▸ **Instructions for the task**
Copy the records verbatim, beginning with the line that contains "What is the linear" and continuing through the end of the records.

---*---

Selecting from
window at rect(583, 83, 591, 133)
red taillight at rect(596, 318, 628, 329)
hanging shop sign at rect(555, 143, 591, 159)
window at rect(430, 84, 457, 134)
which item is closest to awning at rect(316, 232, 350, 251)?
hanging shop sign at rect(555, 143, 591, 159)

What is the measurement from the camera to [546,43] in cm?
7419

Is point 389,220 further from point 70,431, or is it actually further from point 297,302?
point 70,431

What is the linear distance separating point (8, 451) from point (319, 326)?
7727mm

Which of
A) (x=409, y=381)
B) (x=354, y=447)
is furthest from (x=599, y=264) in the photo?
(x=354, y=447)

---*---

▸ **Answer in full**
What is the linear distance separating point (8, 451) from point (319, 326)?
7727mm

Which of
A) (x=409, y=381)
B) (x=354, y=447)
is furthest from (x=599, y=264) in the photo?
(x=354, y=447)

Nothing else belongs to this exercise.